There is just one more thing I need to do before this “should work” in our backend I will need to change the link pointing to the old database to the new dockerised database at mysql://db:3306/ so I did this rebuilt and pushed my updated docker image and then ran it with the same command as previously.

Json results back from my api!

I was now able to hit my api at http://(ec2 ip address):5000/api (remember to open port 5000 in the AWS security group!)and get results proving that my dockerised backend was connected to my docker database!

I then did a similar process to get the redis server up and running and again needed to update my backend to point to the redis container.

The last thing to get the backend up and running was to run the worker which is the same image as the backend but run with a different command to run the celery worker rather than the flask server.

docker run -it — name worker — network daddy-net paddyjoneill/daddynappychange celery -A dnc.celery worker — uid=1

The “celery -A dnc.celery worker — uid=1” after the image name tells docker to use the image but replace the run command with this.

I then tested the set up by creating a new user which would add a user to the database and send an email to the user that they had signed up. I was able to check the database using MySQLWorkbench (port 3306 needs to be open in AWS security group) and I added myself as a user and sure enough I received an email in my inbox!

Docker Compose

As we can see the docker run commands can get pretty verbose and a bit of a pain. Also bringing up a full stack using these takes a bit of time and is prone to errors. This is where a docker-compose file comes in, this is a yaml file which contains all the information to get your docker-containers up and running and configured correctly. (Docker compose is installed separately from Docker and instructions to install it on Ubuntu are here).

version: "3.8"services:
redis:
image: redis:alpine
restart: always
networks:
- dnc-net
backend:
image: paddyjoneill/dnc
restart: always
ports:
- "5000:5000"
networks:
- dnc-net
depends_on:
- redis
- db
command: gunicorn -b :5000 --access-logfile - dnc:app
worker:
image: paddyjoneill/dnc
restart: always
command: celery -A dnc.celery worker --uid=1
networks:
- dnc-net
depends_on:
- redis
- db
frontend:
image: paddyjoneill/dncfrontend
restart: always
ports:
- "80:80"
networks:
- dnc-net
depends_on:
- backend
db:
image: mysql:8.0
restart: always
environment:
MYSQL_DATABASE: 'db'
MYSQL_USER: 'user'
MYSQL_PASSWORD: 'password'
MYSQL_ROOT_PASSWORD: 'password'
networks:
- dnc-net
ports:
- '3306:3306'
volumes:
- /var/lib/mysql:/var/lib/mysql
networks:
dnc-net:

As you can see the docker-compose.yml file is a lot more readable than the different run commands whilst still conveying the same information. The main differences here are the restart policy which means if a container fails and exits docker-compose will spin it back up. The other new thing we see is the depends_on, this allows you to tailor the order in which your stack is brought up. In this case I bring up the MySQL and Redis servers, I then bring up the backend and the worker which depend on these two services and finally once the backend is up I bring up the frontend.

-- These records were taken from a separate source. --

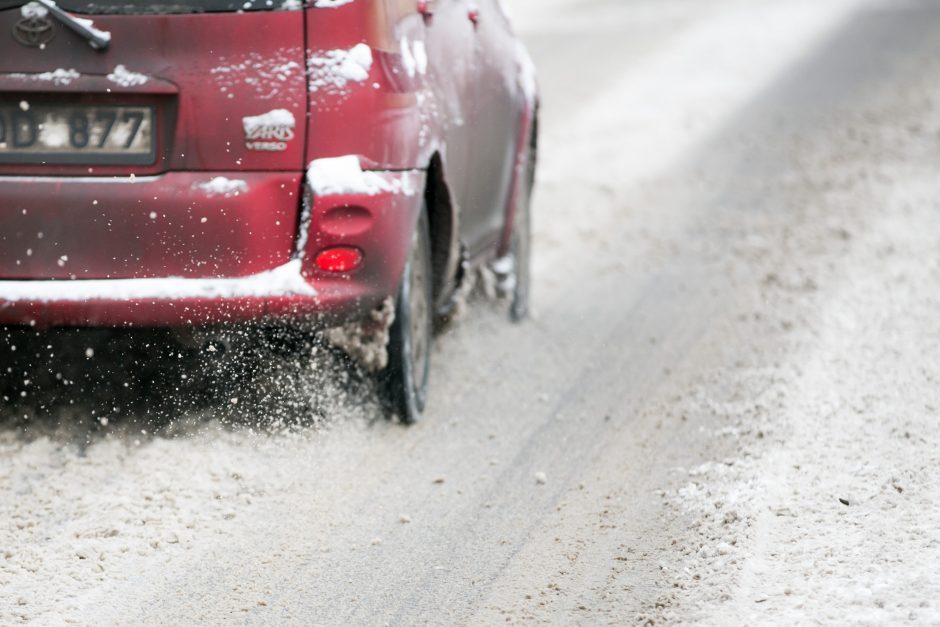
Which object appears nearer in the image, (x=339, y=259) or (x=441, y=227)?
(x=339, y=259)

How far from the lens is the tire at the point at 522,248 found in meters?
7.28

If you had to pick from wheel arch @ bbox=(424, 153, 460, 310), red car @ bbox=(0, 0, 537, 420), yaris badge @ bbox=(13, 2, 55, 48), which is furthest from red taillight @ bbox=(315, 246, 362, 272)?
yaris badge @ bbox=(13, 2, 55, 48)

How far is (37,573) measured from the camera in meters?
4.24

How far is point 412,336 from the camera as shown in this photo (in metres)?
5.58

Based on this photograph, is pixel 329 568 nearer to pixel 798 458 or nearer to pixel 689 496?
pixel 689 496

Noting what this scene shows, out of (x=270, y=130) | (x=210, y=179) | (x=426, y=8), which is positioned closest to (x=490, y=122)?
(x=426, y=8)

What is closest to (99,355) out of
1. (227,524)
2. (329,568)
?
(227,524)

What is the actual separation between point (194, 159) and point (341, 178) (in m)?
0.44

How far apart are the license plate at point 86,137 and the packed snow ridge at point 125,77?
0.08 m

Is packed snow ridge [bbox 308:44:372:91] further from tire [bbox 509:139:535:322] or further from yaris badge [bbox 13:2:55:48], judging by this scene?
tire [bbox 509:139:535:322]

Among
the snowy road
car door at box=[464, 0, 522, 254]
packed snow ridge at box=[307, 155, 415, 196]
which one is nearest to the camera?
the snowy road

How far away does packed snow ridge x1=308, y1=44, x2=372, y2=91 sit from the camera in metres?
4.76

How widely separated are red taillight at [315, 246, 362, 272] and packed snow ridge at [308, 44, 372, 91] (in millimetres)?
498

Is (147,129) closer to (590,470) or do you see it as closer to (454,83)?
(454,83)
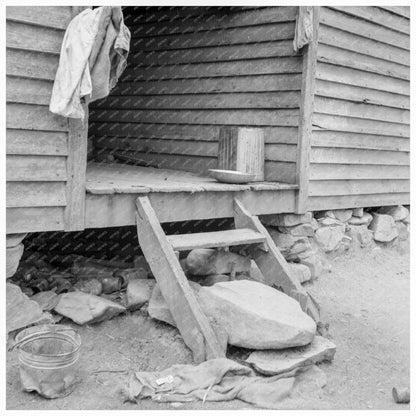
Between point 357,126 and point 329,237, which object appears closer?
point 329,237

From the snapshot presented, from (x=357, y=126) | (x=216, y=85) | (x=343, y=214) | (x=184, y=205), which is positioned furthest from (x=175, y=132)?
(x=343, y=214)

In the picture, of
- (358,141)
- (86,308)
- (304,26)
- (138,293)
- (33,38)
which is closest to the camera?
(33,38)

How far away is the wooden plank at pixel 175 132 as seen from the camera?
22.4ft

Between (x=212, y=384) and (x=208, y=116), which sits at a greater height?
(x=208, y=116)

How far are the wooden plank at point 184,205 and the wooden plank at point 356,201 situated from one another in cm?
61

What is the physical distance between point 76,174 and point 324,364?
8.50ft

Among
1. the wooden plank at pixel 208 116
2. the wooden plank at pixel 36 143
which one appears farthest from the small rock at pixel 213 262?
the wooden plank at pixel 208 116

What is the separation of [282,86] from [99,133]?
135 inches

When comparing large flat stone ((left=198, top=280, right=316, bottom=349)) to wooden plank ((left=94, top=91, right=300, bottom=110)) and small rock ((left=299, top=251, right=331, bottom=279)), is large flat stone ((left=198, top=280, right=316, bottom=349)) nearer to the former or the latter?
small rock ((left=299, top=251, right=331, bottom=279))

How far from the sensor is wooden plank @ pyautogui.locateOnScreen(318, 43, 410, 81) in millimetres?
7105

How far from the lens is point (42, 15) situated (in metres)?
4.45

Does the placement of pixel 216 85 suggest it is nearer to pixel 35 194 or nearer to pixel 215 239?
pixel 215 239

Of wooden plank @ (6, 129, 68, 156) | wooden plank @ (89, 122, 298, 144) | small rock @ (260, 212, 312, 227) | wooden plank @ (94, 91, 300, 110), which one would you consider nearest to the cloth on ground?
wooden plank @ (6, 129, 68, 156)

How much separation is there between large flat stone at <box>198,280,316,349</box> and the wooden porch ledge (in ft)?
3.88
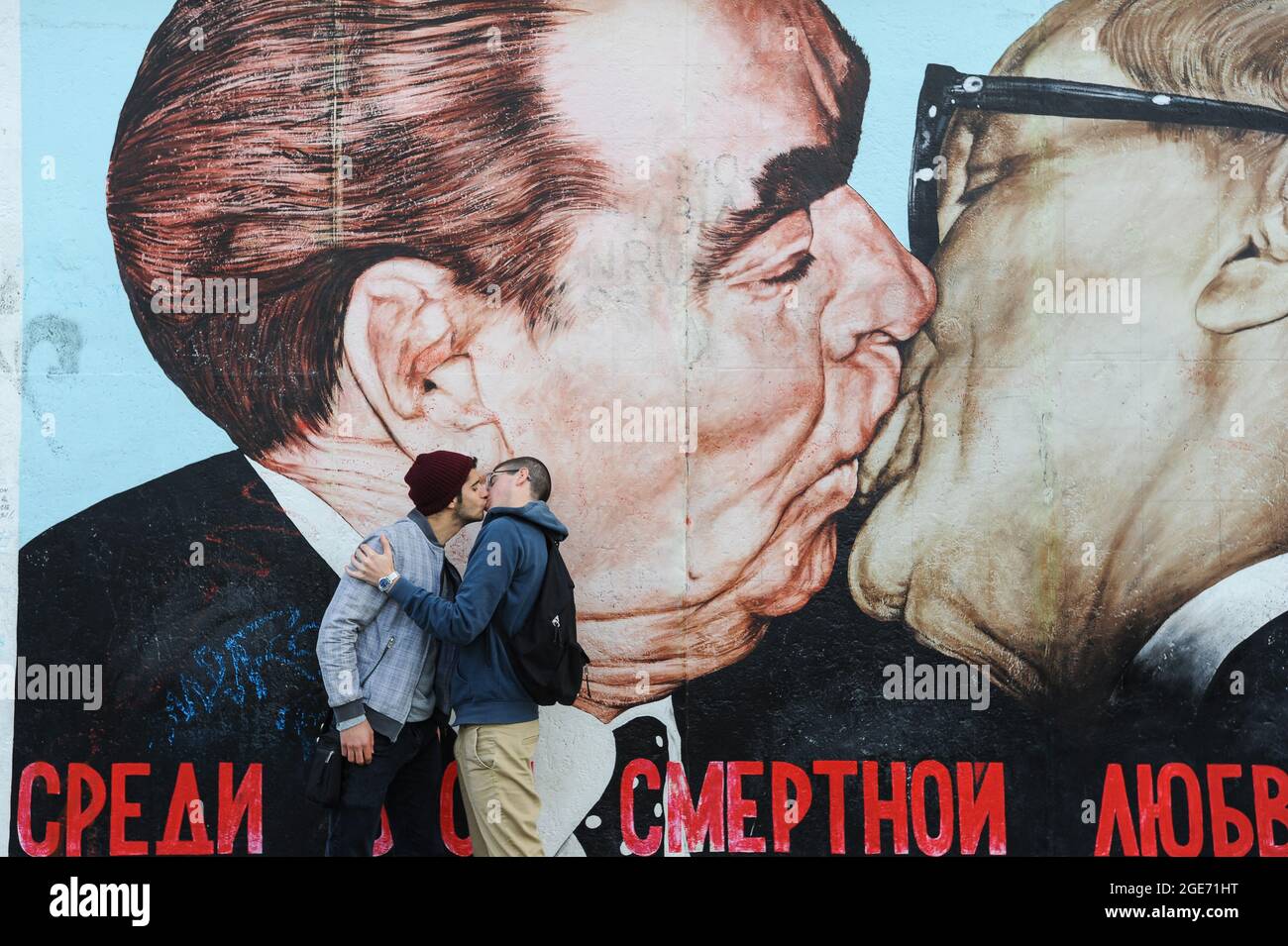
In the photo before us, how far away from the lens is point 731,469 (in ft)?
17.6

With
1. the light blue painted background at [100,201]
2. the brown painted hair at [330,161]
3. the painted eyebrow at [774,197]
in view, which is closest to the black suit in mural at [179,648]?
the light blue painted background at [100,201]

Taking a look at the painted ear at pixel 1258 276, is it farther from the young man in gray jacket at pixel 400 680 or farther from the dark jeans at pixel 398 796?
the dark jeans at pixel 398 796

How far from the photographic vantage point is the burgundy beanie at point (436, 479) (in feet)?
15.5

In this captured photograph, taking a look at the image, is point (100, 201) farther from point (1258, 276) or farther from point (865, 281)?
point (1258, 276)

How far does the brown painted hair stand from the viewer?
17.7 ft

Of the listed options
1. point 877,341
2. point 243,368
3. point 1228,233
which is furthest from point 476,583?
point 1228,233

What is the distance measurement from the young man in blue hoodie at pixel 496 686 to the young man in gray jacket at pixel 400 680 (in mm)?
104

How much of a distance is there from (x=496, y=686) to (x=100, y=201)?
275 cm

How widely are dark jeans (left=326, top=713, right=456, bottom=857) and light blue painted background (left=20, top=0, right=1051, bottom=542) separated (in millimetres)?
1598

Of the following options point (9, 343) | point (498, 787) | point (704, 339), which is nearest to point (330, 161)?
point (9, 343)

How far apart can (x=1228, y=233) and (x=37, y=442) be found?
5156 mm

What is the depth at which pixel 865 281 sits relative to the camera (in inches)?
213

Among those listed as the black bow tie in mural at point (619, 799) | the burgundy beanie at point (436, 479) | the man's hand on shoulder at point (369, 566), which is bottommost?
the black bow tie in mural at point (619, 799)

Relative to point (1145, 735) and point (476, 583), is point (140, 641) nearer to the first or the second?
point (476, 583)
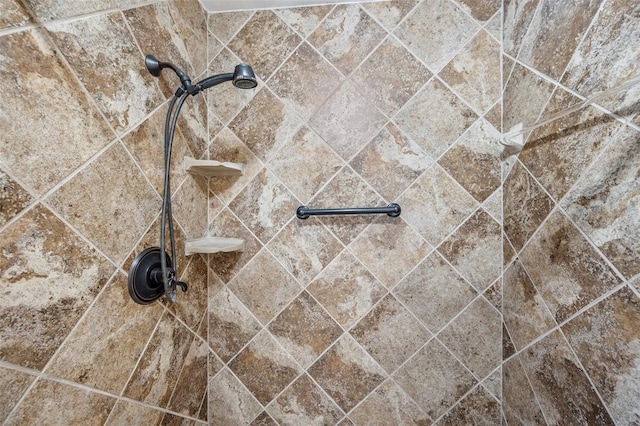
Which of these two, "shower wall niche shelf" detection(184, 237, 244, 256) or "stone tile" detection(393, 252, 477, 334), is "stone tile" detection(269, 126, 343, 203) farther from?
"stone tile" detection(393, 252, 477, 334)

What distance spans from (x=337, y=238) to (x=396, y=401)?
2.28 feet

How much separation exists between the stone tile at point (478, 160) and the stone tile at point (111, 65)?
110 centimetres

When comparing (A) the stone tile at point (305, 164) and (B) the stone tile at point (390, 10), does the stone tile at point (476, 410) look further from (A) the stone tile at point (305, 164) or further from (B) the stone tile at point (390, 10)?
(B) the stone tile at point (390, 10)

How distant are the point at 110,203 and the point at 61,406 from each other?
1.59ft

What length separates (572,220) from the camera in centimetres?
76

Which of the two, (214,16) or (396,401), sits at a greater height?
(214,16)

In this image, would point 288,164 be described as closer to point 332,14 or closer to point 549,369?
point 332,14

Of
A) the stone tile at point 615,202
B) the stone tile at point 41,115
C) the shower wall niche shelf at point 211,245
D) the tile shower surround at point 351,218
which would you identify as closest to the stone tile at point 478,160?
the tile shower surround at point 351,218

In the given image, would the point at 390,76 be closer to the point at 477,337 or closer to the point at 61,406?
the point at 477,337

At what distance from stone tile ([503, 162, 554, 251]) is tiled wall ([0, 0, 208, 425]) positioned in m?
1.22

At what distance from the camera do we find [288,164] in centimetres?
118

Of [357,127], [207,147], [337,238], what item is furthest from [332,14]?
[337,238]

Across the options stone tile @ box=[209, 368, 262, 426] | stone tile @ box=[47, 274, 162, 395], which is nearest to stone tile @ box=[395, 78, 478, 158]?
stone tile @ box=[47, 274, 162, 395]

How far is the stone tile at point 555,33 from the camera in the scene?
29.5 inches
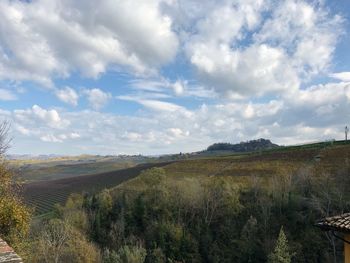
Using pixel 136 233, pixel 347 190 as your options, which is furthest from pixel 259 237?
pixel 136 233

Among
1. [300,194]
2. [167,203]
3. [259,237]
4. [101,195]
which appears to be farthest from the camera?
[101,195]

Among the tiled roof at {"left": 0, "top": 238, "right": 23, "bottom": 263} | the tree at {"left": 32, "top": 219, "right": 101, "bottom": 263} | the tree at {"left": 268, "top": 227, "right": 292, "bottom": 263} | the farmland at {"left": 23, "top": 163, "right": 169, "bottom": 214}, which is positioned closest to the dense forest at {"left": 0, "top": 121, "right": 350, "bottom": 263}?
the tree at {"left": 32, "top": 219, "right": 101, "bottom": 263}

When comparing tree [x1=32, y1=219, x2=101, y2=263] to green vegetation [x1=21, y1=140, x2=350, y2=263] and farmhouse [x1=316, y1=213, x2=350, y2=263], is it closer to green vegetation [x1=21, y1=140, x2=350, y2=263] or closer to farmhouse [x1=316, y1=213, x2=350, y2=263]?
green vegetation [x1=21, y1=140, x2=350, y2=263]

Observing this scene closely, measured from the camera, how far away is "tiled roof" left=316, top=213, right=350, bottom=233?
29.5 ft

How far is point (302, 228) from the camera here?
68.4 metres

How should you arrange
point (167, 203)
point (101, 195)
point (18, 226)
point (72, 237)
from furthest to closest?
point (101, 195)
point (167, 203)
point (72, 237)
point (18, 226)

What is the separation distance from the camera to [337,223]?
364 inches

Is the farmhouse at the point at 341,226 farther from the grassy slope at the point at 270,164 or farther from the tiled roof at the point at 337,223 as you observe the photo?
the grassy slope at the point at 270,164

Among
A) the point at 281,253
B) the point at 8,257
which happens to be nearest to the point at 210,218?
the point at 281,253

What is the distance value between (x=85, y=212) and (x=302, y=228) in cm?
4281

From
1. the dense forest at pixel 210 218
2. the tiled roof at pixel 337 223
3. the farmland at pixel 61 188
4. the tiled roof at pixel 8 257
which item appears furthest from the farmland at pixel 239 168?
the tiled roof at pixel 337 223

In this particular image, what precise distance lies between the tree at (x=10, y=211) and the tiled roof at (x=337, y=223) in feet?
48.5

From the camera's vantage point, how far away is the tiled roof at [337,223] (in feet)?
29.5

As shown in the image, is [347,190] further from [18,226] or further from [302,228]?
[18,226]
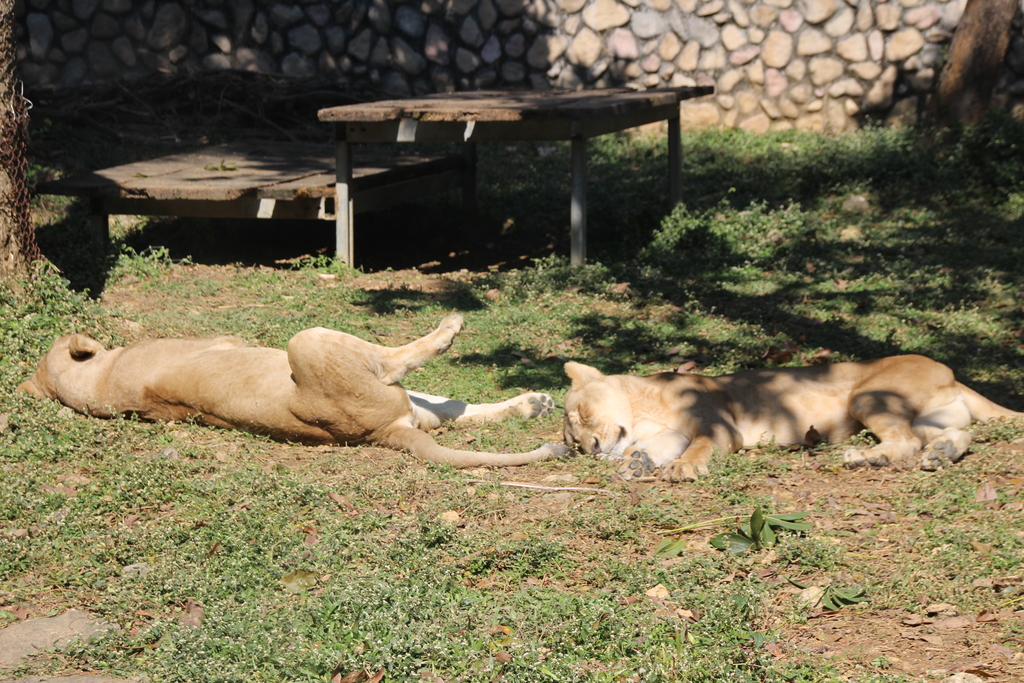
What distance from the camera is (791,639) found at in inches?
134

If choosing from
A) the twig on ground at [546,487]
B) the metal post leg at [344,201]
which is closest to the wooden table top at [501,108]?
the metal post leg at [344,201]

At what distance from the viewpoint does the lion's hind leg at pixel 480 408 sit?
18.7 ft

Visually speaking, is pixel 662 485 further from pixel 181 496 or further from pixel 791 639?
pixel 181 496

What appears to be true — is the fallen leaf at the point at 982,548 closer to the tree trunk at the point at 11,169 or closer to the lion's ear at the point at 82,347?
the lion's ear at the point at 82,347

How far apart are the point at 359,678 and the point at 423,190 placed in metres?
7.74

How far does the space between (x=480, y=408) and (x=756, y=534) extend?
83.6 inches

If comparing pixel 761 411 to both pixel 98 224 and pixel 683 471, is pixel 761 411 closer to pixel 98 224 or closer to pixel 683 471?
pixel 683 471

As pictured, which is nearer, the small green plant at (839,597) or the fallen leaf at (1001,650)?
the fallen leaf at (1001,650)

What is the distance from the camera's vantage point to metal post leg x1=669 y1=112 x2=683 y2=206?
35.0 feet

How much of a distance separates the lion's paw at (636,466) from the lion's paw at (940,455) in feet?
4.07

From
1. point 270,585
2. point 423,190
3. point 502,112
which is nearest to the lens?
point 270,585

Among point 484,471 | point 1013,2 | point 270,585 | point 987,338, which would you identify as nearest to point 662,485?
point 484,471

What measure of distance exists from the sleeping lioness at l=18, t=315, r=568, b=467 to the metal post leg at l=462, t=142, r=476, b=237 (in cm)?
544

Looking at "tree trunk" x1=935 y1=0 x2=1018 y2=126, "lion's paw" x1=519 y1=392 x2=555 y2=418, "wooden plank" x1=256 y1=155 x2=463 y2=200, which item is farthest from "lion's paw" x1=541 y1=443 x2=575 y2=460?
"tree trunk" x1=935 y1=0 x2=1018 y2=126
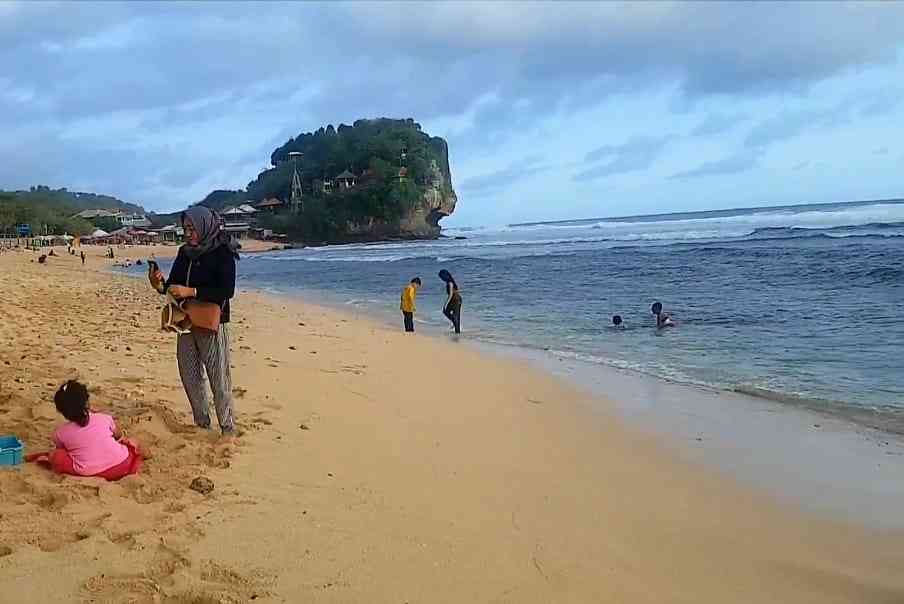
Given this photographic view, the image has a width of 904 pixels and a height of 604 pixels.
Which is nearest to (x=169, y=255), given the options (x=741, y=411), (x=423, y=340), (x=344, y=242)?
(x=344, y=242)

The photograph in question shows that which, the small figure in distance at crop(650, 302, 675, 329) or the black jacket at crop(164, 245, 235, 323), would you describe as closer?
the black jacket at crop(164, 245, 235, 323)

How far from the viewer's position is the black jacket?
4480 mm

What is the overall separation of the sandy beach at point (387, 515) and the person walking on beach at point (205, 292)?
0.84 feet

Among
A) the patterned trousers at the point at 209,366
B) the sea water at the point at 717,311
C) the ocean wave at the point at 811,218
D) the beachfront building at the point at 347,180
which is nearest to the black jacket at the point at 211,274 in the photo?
the patterned trousers at the point at 209,366

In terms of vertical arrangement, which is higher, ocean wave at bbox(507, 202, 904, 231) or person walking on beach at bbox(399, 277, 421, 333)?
ocean wave at bbox(507, 202, 904, 231)

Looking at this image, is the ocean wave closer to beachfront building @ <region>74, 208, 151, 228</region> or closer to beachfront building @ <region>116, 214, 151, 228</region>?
beachfront building @ <region>116, 214, 151, 228</region>

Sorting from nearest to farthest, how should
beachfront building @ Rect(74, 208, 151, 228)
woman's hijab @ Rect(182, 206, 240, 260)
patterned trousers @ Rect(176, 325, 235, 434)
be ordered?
1. woman's hijab @ Rect(182, 206, 240, 260)
2. patterned trousers @ Rect(176, 325, 235, 434)
3. beachfront building @ Rect(74, 208, 151, 228)

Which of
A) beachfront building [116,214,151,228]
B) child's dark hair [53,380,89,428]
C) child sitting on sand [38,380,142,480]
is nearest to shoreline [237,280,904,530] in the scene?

Then in the terminal rather than the multitude of different run commands we can now just:

docker-compose up

You will then see all the containers spin up! If you want to stop running all the containers there are two options:

docker-compose stop
docker-compose down

Stop will simply stop all the containers and down will stop all the containers and then delete them and any networks.

I was then able to load frontend in my browser using the ip of the ec2 instance which loaded up and was hitting my api and getting results back. Happy Days!